Now, John will tell you how he took the words on paper and worked his magic……. (by the way one of my favourite moments in this song is when the guitar solo kicks in after the second chorus)….here’s John:

 When I read Jim’s poem, “The Road” I could see myself looking through the cracked and dusty windshield of a ’81 Pontiac Catalina, on that real, dry stretch of highway between Santa Rosa and Albuquerque, New Mexico, that seems to go on forever.  The song obviously needed a rolling tempo to match the movement of the car, and I thought that the jangle sound of my Rickenbacker electric 12 string guitar and a solid drum track would add to the constant moving effect. I use the key of G, because that open G chord with an added D on the B string really has an open ringing sound, Lots of fifths. I also felt that the song needed a bridge, but felt that it didn’t need a bridge with a lyric, so just added some different chords and put in a guitar solo using a Standard Strat. on the middle pick-up. Jim’s poems always feel like they have a country twang to them, so an all guitar background was the right thing and some nice tight 2 part harmony seemed to work, thanks to singer, Nikki MN, who just happened to be here from London.

(Photo: Sunrise 1)

 

The Mitchell-Feeney Project – Upcoming Album (Crossing the line between Poetry and Song-Writing)

I was sitting down one night over a few drinks with my good friend, John Mitchell, talking about music, poetry and soccer when the subject of song lyrics and song writing came up. At that point in the evening where the power of drink makes every idea seem like a good one, John suggested that we should write a song together.  John is a successful professional musician and I am a chemical engineer and occasionally published poet, so I have to admit I felt  a bit out of my league, but I agreed anyway!

________________________________________

## Exercise requirements
Reproduce the part of the post that opens with the words containing "I was sitting" and closes with "I agreed anyway!", switching "soccer" for "football". The rows play no part in this work.

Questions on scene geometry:
________________________________________

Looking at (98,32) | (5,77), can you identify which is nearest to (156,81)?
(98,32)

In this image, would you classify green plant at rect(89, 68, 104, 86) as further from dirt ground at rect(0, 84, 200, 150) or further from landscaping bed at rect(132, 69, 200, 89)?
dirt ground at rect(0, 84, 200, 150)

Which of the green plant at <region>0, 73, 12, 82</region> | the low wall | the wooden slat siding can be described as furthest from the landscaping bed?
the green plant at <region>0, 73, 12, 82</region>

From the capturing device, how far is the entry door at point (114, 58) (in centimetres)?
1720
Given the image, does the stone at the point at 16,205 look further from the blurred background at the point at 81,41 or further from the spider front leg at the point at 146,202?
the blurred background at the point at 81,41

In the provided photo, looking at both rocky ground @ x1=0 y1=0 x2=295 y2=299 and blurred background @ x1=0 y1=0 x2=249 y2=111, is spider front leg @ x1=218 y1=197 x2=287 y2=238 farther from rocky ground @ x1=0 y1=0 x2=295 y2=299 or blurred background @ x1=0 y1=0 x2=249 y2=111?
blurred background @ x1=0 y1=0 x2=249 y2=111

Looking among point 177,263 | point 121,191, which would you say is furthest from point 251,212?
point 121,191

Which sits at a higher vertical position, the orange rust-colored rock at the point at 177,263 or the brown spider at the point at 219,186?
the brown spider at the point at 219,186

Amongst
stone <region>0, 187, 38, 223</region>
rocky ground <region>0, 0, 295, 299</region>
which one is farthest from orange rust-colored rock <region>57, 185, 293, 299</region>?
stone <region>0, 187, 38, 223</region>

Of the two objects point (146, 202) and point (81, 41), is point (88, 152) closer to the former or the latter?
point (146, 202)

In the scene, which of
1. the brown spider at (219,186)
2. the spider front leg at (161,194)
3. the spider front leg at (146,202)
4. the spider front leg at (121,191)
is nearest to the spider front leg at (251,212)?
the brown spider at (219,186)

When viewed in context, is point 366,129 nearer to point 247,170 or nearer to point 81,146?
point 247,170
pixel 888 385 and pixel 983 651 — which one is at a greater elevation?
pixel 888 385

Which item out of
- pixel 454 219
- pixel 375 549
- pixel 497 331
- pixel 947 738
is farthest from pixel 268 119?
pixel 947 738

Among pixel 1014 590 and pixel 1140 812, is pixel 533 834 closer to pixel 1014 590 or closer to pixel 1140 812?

________________________________________

## Task response
I was sitting down one night over a few drinks with my good friend, John Mitchell, talking about music, poetry and football when the subject of song lyrics and song writing came up. At that point in the evening where the power of drink makes every idea seem like a good one, John suggested that we should write a song together.  John is a successful professional musician and I am a chemical engineer and occasionally published poet, so I have to admit I felt  a bit out of my league, but I agreed anyway!